At the time of writing we've passed the first check point in this narrative a decade ago and we will pass the second in five years. What stands out about the future presented is its concern with peak oil. There was a massive spike in petroleum prices in 2008 and gas prices were wild at the time. Running out of fossil fuel is less of a talking point now. Obviously, we have less than we did in the past but it seems like the flow has been mostly constant. In contrast concerns about global warming have only intensified. This is being addressed by a massive increase in the volume of electricity generated by renewables but we still have a long way to go on that front. I don't think that most people think we are on track for the solar punk future but photovoltaic technology has actually come quite a way since 2008. Did this show have anything to do with that? I don't know.
What I do know is that futurism is a crap shoot. That said you should still try. I understand that this is a polemical piece arguing for less fossil fuels but it seems like there is no technological advancement after 2010. We haven't even hit the second stop on the future train and we have social media so good it's destroying society, electric cars, and computers can finally understand spoken language while failing to know how many Rs are in strawberry.
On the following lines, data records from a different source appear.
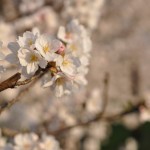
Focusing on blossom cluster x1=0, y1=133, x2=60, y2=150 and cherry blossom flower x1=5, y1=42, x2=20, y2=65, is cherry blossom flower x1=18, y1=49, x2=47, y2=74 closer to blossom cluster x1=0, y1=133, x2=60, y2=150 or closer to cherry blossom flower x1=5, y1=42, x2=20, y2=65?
cherry blossom flower x1=5, y1=42, x2=20, y2=65

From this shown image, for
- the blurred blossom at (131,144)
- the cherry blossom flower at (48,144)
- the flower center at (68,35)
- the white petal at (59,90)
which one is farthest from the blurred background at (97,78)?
the white petal at (59,90)

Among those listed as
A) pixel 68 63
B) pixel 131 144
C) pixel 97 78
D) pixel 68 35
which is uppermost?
pixel 97 78

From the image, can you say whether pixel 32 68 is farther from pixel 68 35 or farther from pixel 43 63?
pixel 68 35

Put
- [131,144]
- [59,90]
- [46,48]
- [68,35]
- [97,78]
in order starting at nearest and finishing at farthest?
[46,48] → [59,90] → [68,35] → [131,144] → [97,78]

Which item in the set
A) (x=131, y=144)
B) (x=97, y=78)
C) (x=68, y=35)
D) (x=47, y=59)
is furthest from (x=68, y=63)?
(x=97, y=78)

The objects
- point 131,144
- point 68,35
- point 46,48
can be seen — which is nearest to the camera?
point 46,48

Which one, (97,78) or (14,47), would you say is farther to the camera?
(97,78)

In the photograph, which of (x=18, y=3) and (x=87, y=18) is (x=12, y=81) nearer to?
(x=87, y=18)

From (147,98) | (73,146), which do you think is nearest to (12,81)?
(147,98)
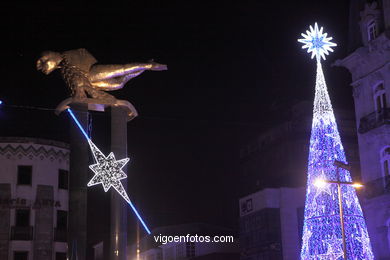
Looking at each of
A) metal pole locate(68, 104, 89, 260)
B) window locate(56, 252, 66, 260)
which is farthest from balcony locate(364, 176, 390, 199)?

If Your future isn't so weird that it is borderline unrecognizable then you are doing it wrong. Every decade I've lived through has been its own alternate universe science fiction scenario and it looks to me like the ones that proceeded me had the same problem. While I don't want to claim that resource depletion isn't a threat folks on the ecological front have been beating that drum for sixty years and Soylent Green isn't even people yet. Actually, we over shot the population numbers for the movie and now we are arguing about whether demographic collapse is the next big threat. Reality is stranger than fiction.
Eschatology is a funny topic. On a long enough timeline everyone and everything ends. Most of the time nothing happens. As a discipline nobody ever gets points. If you're right the world ends you lose, wrong the world continues and you lose, and if you predict that it continues nobody is going to award points for that either. It would seem the only winning move is not to play and yet you loose a lot harder if the world ends. I feel like I'm kicking a puppy criticizing this and I also feel that it's necessary to grade society's homework from time to time. On a whole, I give this a C+ for all of the reasons laid out above.